Ardmore Shipping is projecting a massive turnaround of its bottom line if the product tanker market stays hot.

The Irish product tanker owner reported a $933,000 adjusted loss for the first three months of the year, an improvement on the $8.48m loss in the same period of 2021.

But chief executive Anthony Gurnee said the second quarter could see the figure flip into the black by more than $20m.

He said the company’s MR tanker fleet was earning an average time charter equivalent (TCE) rate of $25,500 per day in the current quarter, rising to $34,400 per day in the last two weeks alone. In the first quarter, the average was $15,600 per day.

“Using the second quarter of TCE-to-date, with 50% complete, our net income would be $22m or at $0.63 per share for the quarter,” Gurnee said on Ardmore’s first quarter earnings call.

“The market environment has changed completely as a consequence of the war [in Ukraine] and its impact on the oil market, for which there is no clear end in sight.”

Those changes, he said, have “turbocharged the product tanker sector”.

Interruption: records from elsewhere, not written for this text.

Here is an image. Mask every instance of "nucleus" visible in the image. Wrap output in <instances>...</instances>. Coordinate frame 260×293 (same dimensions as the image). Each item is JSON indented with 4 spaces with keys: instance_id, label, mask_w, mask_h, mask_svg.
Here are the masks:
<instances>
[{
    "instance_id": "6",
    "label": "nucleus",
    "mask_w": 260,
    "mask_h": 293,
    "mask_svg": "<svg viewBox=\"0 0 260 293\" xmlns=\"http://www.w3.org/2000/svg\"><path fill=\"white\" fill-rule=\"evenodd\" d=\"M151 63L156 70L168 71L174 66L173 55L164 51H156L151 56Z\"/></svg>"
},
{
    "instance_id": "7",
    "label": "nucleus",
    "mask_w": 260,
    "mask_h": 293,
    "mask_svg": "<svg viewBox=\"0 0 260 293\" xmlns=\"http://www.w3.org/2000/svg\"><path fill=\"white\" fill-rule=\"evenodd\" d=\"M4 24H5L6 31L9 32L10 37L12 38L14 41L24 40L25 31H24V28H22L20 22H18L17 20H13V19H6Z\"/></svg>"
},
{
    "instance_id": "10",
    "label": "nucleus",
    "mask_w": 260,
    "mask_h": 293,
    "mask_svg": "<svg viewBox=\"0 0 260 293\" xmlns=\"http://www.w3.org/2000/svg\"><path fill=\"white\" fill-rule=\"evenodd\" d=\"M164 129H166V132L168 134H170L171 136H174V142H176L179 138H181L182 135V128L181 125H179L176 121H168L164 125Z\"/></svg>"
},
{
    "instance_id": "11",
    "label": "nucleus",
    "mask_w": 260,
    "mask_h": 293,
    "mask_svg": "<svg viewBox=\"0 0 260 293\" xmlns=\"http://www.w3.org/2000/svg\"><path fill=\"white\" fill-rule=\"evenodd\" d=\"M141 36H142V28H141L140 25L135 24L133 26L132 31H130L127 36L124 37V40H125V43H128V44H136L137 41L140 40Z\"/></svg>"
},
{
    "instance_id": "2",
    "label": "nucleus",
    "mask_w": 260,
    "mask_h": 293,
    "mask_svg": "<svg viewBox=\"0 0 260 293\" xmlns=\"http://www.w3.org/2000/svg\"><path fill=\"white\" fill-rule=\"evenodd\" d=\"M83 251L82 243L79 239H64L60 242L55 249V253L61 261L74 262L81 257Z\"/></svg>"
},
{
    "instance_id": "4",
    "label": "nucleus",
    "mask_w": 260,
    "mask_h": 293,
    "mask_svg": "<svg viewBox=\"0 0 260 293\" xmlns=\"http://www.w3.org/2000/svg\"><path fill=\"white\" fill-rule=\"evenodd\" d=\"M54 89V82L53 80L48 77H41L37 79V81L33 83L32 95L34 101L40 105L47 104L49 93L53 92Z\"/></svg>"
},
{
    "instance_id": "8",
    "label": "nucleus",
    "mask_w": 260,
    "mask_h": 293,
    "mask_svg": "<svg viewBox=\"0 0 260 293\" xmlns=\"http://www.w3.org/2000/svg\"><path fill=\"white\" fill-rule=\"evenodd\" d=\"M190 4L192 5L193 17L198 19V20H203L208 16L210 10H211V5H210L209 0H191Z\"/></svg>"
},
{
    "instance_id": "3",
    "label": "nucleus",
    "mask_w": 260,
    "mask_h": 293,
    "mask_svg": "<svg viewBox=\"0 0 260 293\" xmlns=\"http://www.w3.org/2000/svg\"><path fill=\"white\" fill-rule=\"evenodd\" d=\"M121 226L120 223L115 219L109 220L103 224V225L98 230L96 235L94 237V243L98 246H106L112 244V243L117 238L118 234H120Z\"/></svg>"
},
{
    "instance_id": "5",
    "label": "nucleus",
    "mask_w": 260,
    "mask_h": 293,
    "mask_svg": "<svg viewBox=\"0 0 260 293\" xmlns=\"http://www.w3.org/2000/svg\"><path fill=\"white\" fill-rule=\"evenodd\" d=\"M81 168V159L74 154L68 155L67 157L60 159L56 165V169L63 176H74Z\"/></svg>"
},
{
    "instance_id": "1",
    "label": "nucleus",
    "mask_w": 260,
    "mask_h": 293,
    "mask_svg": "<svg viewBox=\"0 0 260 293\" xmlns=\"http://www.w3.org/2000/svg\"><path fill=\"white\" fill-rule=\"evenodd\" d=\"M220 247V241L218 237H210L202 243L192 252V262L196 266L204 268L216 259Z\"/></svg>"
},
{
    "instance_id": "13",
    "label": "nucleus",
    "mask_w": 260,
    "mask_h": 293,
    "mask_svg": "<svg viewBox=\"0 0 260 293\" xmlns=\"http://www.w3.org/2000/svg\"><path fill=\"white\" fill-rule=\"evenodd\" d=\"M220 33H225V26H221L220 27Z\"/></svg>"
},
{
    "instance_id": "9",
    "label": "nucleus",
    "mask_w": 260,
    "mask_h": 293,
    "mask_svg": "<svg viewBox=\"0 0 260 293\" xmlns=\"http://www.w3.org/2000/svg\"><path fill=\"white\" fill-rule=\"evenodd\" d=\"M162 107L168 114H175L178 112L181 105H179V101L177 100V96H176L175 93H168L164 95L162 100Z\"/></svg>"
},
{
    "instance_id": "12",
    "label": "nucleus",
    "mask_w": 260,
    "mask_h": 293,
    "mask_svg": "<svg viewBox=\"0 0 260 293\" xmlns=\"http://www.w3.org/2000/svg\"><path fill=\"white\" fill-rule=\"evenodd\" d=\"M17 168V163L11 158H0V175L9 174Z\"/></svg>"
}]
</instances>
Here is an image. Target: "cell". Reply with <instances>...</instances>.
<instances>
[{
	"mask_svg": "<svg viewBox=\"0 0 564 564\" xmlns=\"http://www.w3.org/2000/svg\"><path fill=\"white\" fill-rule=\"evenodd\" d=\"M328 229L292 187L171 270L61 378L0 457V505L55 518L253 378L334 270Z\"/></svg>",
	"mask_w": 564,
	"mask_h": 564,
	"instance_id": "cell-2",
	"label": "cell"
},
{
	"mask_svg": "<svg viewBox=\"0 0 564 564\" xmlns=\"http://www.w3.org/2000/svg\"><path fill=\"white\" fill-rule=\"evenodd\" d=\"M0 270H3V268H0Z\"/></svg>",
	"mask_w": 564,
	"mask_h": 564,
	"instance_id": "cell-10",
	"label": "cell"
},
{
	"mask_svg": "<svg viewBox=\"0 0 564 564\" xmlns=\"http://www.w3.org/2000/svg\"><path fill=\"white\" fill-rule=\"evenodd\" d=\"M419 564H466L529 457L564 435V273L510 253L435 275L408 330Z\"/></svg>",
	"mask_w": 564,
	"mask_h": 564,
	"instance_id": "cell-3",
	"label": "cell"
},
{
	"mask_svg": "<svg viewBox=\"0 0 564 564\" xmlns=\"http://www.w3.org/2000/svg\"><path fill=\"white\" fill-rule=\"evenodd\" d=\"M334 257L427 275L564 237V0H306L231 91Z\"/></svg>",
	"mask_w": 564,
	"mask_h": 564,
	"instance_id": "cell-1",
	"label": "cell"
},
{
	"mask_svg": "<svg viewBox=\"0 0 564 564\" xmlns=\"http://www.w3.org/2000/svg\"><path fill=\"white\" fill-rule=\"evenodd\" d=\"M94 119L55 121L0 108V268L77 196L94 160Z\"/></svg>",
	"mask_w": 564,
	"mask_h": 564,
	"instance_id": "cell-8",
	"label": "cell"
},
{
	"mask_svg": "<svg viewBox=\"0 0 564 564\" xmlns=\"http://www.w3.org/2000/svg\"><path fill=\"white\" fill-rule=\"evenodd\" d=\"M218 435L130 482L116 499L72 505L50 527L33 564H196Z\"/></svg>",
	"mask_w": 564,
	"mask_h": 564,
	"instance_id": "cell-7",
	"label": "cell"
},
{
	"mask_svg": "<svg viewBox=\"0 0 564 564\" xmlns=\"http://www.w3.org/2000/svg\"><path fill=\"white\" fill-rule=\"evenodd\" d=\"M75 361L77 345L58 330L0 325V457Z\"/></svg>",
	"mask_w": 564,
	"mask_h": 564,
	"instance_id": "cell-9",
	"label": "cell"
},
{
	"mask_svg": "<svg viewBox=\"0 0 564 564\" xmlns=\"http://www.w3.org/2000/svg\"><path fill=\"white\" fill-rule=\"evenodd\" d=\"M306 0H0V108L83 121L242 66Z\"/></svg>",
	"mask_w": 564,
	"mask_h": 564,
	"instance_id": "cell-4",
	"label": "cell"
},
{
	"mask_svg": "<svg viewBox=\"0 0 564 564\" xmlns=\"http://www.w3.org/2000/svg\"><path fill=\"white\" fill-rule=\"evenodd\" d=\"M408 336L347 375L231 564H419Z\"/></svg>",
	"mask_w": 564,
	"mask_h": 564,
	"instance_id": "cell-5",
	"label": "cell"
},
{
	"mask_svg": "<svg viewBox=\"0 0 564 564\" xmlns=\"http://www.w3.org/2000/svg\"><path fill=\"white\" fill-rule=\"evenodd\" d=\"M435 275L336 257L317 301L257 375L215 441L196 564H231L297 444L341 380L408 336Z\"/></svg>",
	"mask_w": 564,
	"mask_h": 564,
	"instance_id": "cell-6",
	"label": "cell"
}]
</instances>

The oil market has become characterised by dislocation in supply and demand, record-high refining margins and shifting sentiment regarding inventories while chemical buyers are looking further afield to make up for lost supply of liquid fertiliser and vegetable oils from Russia and Ukraine, Gurnee said.

In the chemical tanker market, Ardmore had been able to fix one of its ships to carry liquid fertiliser from Trinidad and Tobago to the UK at $32,000 per day, a move Gurnee likened to panic buying to cover needs expected to come from Russia.

“The chemical market is never quite as spiky as products, but we've heard averages of up to $50,000 a day,” he said, stressing that no ships in Ardmore's fleet had been fixed at those levels.

Gurnee also reiterated the market fundamentals he said were being overlooked given the changes created by the Russian invasion.

He believes restocking global inventories will take some time, rising refinery throughput and dislocation and a small orderbook portend well for the product tanker sector even without the war, a common refrain from tanker owners expecting the market to turn up this year.

Ardmore reported a bottom-line net loss of $7.85m in the first quarter, slimmer than the $8.5m loss logged in the same period of 2021.